Select record with MAX value in MySQL

chebarbudo · June 25, 2010, 5:28am

Hi there,

I have trouble selecting record that contain one biggest value for a group of other values. I mean, this is my table:

mysql> SELECT * FROM b;
+----+------+-------+
| id | user | value |
+----+------+-------+
|  1 |    1 |   100 |
|  3 |    1 |   150 |
|  5 |    1 |   300 |
|  6 |    2 |    10 |
|  7 |    2 |    80 |
|  8 |    2 |   880 |
+----+------+-------+

I want to SELECT one line per user. The one with the bigest value (in red).
I tried:

mysql> SELECT id, user, MAX(value) FROM b GROUP BY user;
+----+------+------------+
| id | user | MAX(value) |
+----+------+------------+
|  1 |    1 |        300 |
|  6 |    2 |        880 |
+----+------+------------+

But as you can see, it is completely wrong. Indeed it returns the biggest value per user but not the corresponding record.
How can I do that?
Thanks for your help
Santiago

radoulov · June 25, 2010, 6:53am

This is an expected behavior (see this article).

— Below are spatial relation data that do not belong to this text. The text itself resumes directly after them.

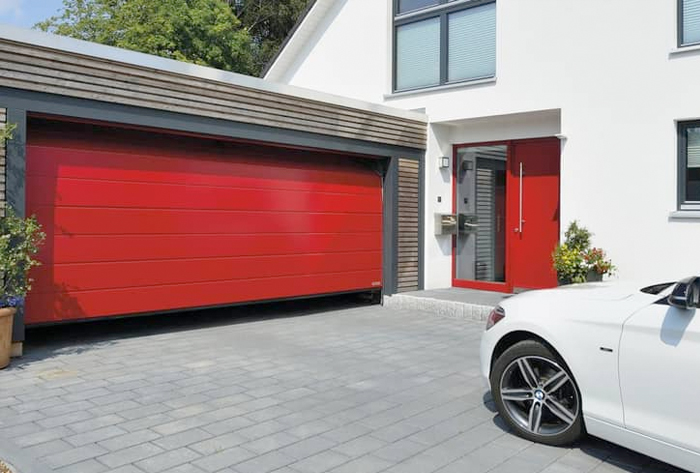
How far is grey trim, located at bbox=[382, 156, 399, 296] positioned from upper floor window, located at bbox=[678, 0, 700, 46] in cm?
445

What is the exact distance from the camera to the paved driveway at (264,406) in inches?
151

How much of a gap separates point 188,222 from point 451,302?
4.03 meters

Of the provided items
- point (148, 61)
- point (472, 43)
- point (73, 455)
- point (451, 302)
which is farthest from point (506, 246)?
point (73, 455)

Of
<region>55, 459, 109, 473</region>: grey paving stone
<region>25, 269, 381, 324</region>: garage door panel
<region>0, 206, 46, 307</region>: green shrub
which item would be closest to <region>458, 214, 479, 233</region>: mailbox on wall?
<region>25, 269, 381, 324</region>: garage door panel

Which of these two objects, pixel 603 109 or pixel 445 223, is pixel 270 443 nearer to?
pixel 603 109

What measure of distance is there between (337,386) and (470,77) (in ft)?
21.9

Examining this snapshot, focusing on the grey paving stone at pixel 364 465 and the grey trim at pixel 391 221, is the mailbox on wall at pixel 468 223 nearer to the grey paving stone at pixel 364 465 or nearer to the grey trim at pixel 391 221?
the grey trim at pixel 391 221

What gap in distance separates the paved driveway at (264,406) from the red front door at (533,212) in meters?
2.65

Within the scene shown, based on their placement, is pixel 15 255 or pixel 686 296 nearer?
pixel 686 296

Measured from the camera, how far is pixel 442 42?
34.8 ft

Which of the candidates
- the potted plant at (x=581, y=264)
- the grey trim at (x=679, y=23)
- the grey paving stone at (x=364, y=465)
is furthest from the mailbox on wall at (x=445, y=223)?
the grey paving stone at (x=364, y=465)

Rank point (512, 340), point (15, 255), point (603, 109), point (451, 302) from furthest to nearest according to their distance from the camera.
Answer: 1. point (451, 302)
2. point (603, 109)
3. point (15, 255)
4. point (512, 340)

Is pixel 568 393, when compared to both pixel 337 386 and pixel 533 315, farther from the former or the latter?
pixel 337 386

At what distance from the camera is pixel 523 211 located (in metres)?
10.2
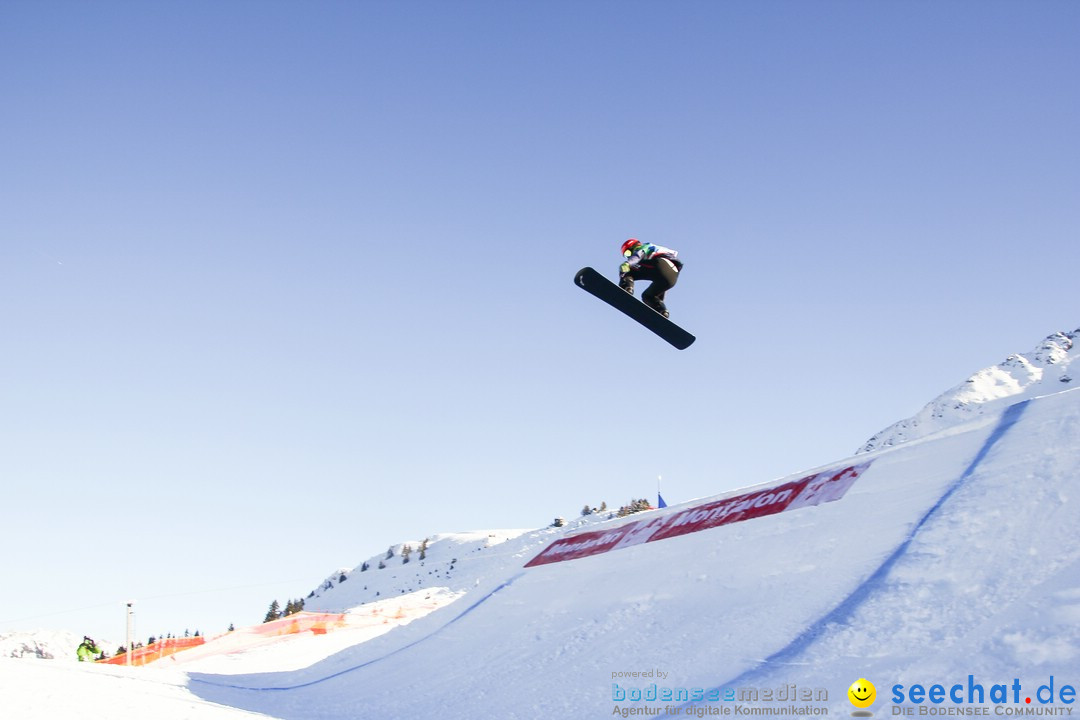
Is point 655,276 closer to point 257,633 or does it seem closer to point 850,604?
point 850,604

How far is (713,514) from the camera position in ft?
39.7

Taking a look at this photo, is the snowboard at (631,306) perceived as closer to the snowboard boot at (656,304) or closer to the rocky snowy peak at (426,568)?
the snowboard boot at (656,304)

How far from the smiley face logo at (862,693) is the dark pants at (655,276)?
4400 millimetres

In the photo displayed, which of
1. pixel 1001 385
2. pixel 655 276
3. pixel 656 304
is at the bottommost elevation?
pixel 656 304

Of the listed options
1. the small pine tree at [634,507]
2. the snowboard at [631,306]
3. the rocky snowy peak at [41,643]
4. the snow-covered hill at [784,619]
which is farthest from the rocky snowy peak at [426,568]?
the rocky snowy peak at [41,643]

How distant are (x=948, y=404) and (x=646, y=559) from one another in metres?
106

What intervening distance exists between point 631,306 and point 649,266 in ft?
1.82

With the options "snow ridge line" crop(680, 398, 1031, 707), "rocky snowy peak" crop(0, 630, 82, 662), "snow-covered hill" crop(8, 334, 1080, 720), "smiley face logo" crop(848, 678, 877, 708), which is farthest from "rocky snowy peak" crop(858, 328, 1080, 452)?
"smiley face logo" crop(848, 678, 877, 708)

You could use something like this:

select b.id, b.user, b.value 
from b, (
  select user, max(value) value 
  from b
  group by user
  ) m
where b.value = m.value
and b.user = m.user;

chebarbudo · June 29, 2010, 6:39am

Thanks radoulov,
It takes a while to process the nested query with 350,000 records but it looks likes this is the only way.

radoulov · June 29, 2010, 6:47am

How did you define the indexes on the table?
Could you also post the explain [plan] of the statement?

chebarbudo · June 29, 2010, 11:30am

thanks radoulov for your interest.
As you can imagine, my real problem is far more complex than a tables called b with just 2 field.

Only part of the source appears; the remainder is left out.